I was looking at: $$\sum_{k=1}^n{k^2}=\frac{n(n+1)(2n+1)}{6}$$

It's pretty easy proving the above using induction, but I was wondering what is the actual way of getting this equation?

Answer 1

$$n^{3}-(n-1)^{3}=3n^{2}+3n+1$$ $$(n-1)^{3}-(n-2)^{3}=3(n-1)^{2}+3(n-1)+1$$ $$\vdots$$ $$2^{3}-1^{3}=3(1)^{2}+3(1)+1$$

Now use telescopic cancellation.

Here are some "proof without words"(I find them more elegant):

Finally a more generalized form:$$1^{k}+2^{k}+\cdots+n^{k}=\sum\limits_{i=1}^{k}S(k,i)\binom{n+1}{i+1}i!$$ Where S(k,i) represents the Stirling number of the second kind.

Answer 2

HINT:

To find $\sum_{1\le r\le n}r^m$ we can utilize the identity

$$(r+1)^{m+1}-r^{m+1}$$ $$=\sum_{1\le t\le m+1}\binom {m+1}t r^{m+1-t}=(m+1)r^m+\sum_{2\le t\le m+1}\binom {m+1}t r^{m+1-t}$$ and need to know $\sum_{1\le r\le n}r^s$ for $0\le s\le m-1$

For $m=2,$ $$(r+1)^3-r^3=3r^2+\sum_{2\le t\le 3}\binom 3t r^{3-t}=3r^2+3r+1$$

Put $r=1,2,3,\cdots,n-1,n$ and add to get $$(n+1)^3-1^3=3\sum_{1\le r\le n}r^2+3\sum_{1\le r\le n}r+\sum_{1\le r\le n}1$$

Now, we know $\sum_{1\le r\le n}r=\frac{n(n+1)}2$ and $\sum_{1\le r\le n}1=n$

Answer 3

Define $\Delta S(n) = S(n + 1) - S(n)$. Show that $\Delta$ is a homomorphism from polynomials of degree $\le k+1$ to polynomials of degree $\le k$. Find $\Delta n^k, 0 \le k\le 3$. Find a preimage of $n^2$.

Answer 4

Start with: $$ \sum_{0 \le k \le n} z^k = \frac{1 - z^{n + 1}}{1 - z} $$ Note that: $$ z \frac{d}{dz} \sum_{0 \le k \le n} a_k z^k = \sum_{0 \le k \le n} k a_k z^k $$ Differentiate twice, evaluate for $z = 1$ (applying l'Hôpital generously).
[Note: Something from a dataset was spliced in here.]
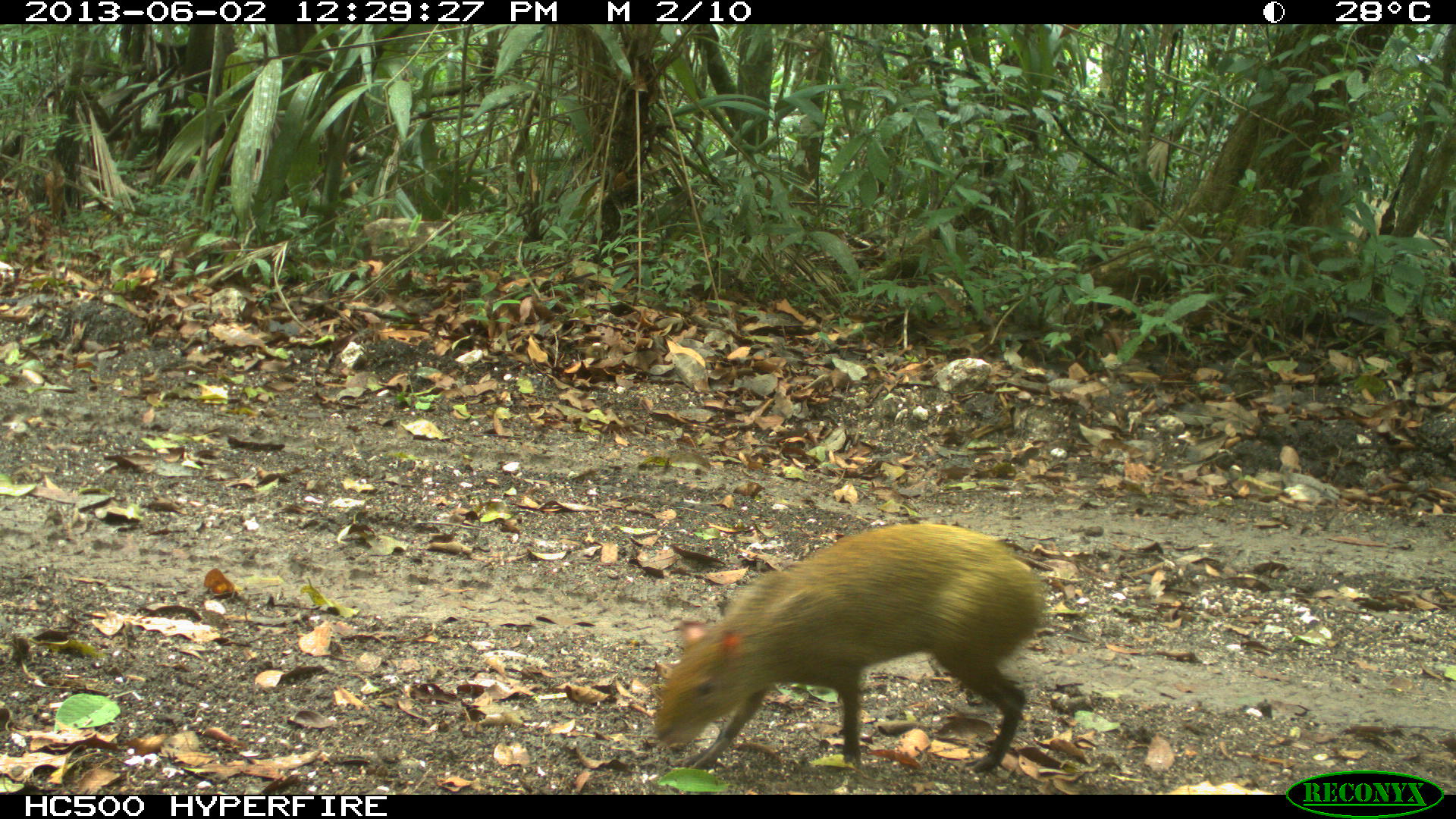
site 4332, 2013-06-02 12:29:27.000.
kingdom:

This works for any power.

Answer 5

$\displaystyle\sum_{k=0}^{n} k^{3} + (n+1)^{3} = 0^{3} + \sum_{k=1}^{n+1}k^{3} = \sum_{k=0}^{n} (k+1)^{3} = \sum_{k=0}^{n} (k^{3} +3k^{2}+3k+1)$

$\displaystyle = \sum_{k=0}^{n} k^{3} + \sum_{k=0}^{n} k^{2} + 3 \frac{n(n+1)}{2} + (n+1)$

$ \displaystyle \implies 3 \sum_{k=0}^{n} k^{2} = 3 \sum_{k=1}^{n} k^{2} = (n+1)^{3} -3 \frac{n(n+1)}{2} -(n+1) = \frac{n(n+1)(2n+1)}{2}$

Similarly, the sum $\displaystyle \sum_{k=1}^{n} k^{3} $ can be evaluated by starting with the equation $\displaystyle\sum_{k=0}^{n} k^{4} + (n+1)^{4}= 0^{4} + \sum_{k=1}^{n+1} k^{4}$